Colonne commémorative de la Duchesse d'Angoulême
Érigée en 1828 à Saint-Florent-le-Vieil, cette colonne commémore la visite de la Dauphine venue honorer les martyrs vendéens de 1793, formant avec l'abbatiale un ensemble mémoriel d'une rare cohérence historique.
History
Au cœur de Saint-Florent-le-Vieil, sur les hauteurs dominant la Loire, se dresse une colonne de pierre qui cristallise à elle seule deux siècles d'histoire française, de deuil collectif et de réconciliation politique. Érigée en 1828 à l'initiative de la monarchie restaurée, elle marque l'emplacement d'un geste symbolique fort : la visite de Marie-Thérèse de France, duchesse d'Angoulême et Dauphine de France, venue rendre hommage aux insurgés vendéens tombés lors des guerres de l'Ouest en 1793. Ce monument ne se visite pas comme un simple vestige : il se lit. Chaque détail de son implantation est intentionnel. Placée dans l'axe exact de l'abbatiale Saint-Florent, la colonne dialogue visuellement avec l'église qui abrite le célèbre tombeau du général Bonchamps, chef vendéen dont la clémence légendaire permit de sauver des milliers de prisonniers républicains. Ensemble, ces deux œuvres forment un mémorial à ciel ouvert d'une cohérence saisissante, auquel s'ajoute la chapelle Cathelineau, érigée ultérieurement pour accueillir la sépulture d'un autre grand nom de l'insurrection.
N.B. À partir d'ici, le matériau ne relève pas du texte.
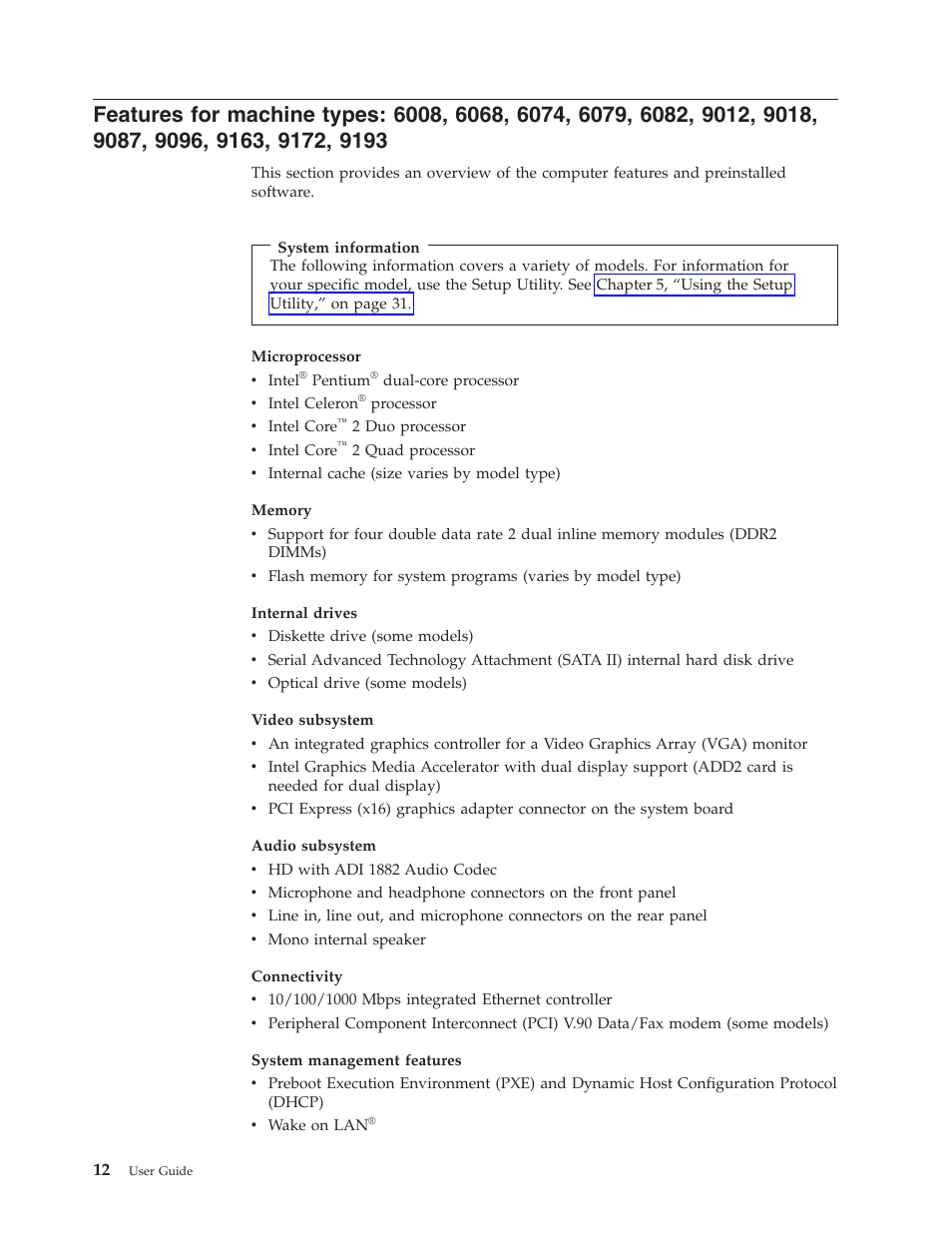 Features for machine types: 6008, 6068, 6074, 6079, 6082, 9012, 9018, 9087, 9096, 9163, 9172, 9193

This section provides an overview of the computer features and preinstalled software.

System information
The following information covers a variety of models. For information for your specific model, use the Setup Utility. See Chapter 5, “Using the Setup Utility,” on page 31.

Microprocessor
• Intel® Pentium® dual-core processor
• Intel Celeron® processor
• Intel Core™ 2 Duo processor
• Intel Core™ 2 Quad processor
• Internal cache (size varies by model type)

Memory
• Support for four double data rate 2 dual inline memory modules (DDR2 DIMMs)
• Flash memory for system programs (varies by model type)

Internal drives
• Diskette drive (some models)
• Serial Advanced Technology Attachment (SATA II) internal hard disk drive
• Optical drive (some models)

Video subsystem
• An integrated graphics controller for a Video Graphics Array (VGA) monitor
• Intel Graphics Media Accelerator with dual display support (ADD2 card is needed for dual display)
• PCI Express (x16) graphics adapter connector on the system board

Audio subsystem
• HD with ADI 1882 Audio Codec
• Microphone and headphone connectors on the front panel
• Line in, line out, and microphone connectors on the rear panel
• Mono internal speaker

Connectivity
• 10/100/1000 Mbps integrated Ethernet controller
• Peripheral Component Interconnect (PCI) V.90 Data/Fax modem (some models)

System management features
• Preboot Execution Environment (PXE) and Dynamic Host Configuration Protocol (DHCP)
• Wake on LAN®

12 User Guide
L'expérience de visite tient autant au monument lui-même qu'à son environnement. Perché sur le promontoire rocheux de Saint-Florent, le site offre un panorama exceptionnel sur la Loire et ses vals, paysage inscrit au patrimoine mondial de l'UNESCO. Le visiteur qui s'arrête ici perçoit d'un seul coup d'œil la géographie qui fit de ce bourg un nœud stratégique lors du passage du fleuve par l'armée catholique et royale en octobre 1793. Inscrite aux Monuments Historiques depuis 2010, la colonne bénéficie désormais d'une protection méritée. Elle s'inscrit dans un circuit mémoriel que complètent le musée d'Histoire locale et les nombreux édifices religieux du bourg, faisant de Saint-Florent-le-Vieil l'une des destinations incontournables pour qui souhaite comprendre l'épopée vendéenne et ses représentations dans la mémoire nationale.
Architecture
La colonne commémorative conçue par l'architecte François-Villers s'inscrit dans le courant néoclassique triomphant du premier tiers du XIXe siècle, période durant laquelle la colonne isolée — héritière directe des traditions romaines — s'impose comme la forme canonique du monument commémoratif. Son fût élancé, vraisemblablement en pierre de taille locale ou en calcaire de la région angevine, repose sur un socle mouluré qui porte les inscriptions dédicatoires commémorant la visite de la Dauphine et le souvenir des combattants vendéens. L'implantation du monument trahit une volonté de composition urbaine et paysagère réfléchie : placée dans l'axe de l'abbatiale Saint-Florent, la colonne fonctionne comme un repère visuel qui établit une perspective mémorielle entre l'espace public et le lieu de culte. Cette mise en scène architecturale, typique des aménagements royalistes de la Restauration, transforme l'ensemble en véritable parcours symbolique pour le visiteur qui approche de l'église. Dans ses proportions et son vocabulaire décoratif, la colonne emprunte au répertoire antique tout en restant sobre et lisible — caractéristique du néoclassicisme provincial français de la première moitié du XIXe siècle. Elle offre un contraste intéressant avec la grandiloquence du tombeau de Bonchamps par David d'Angers conservé à l'intérieur de l'abbatiale voisine, illustrant deux façons complémentaires de mettre en forme la mémoire : l'une intime et sculpturale, l'autre publique et architecturale.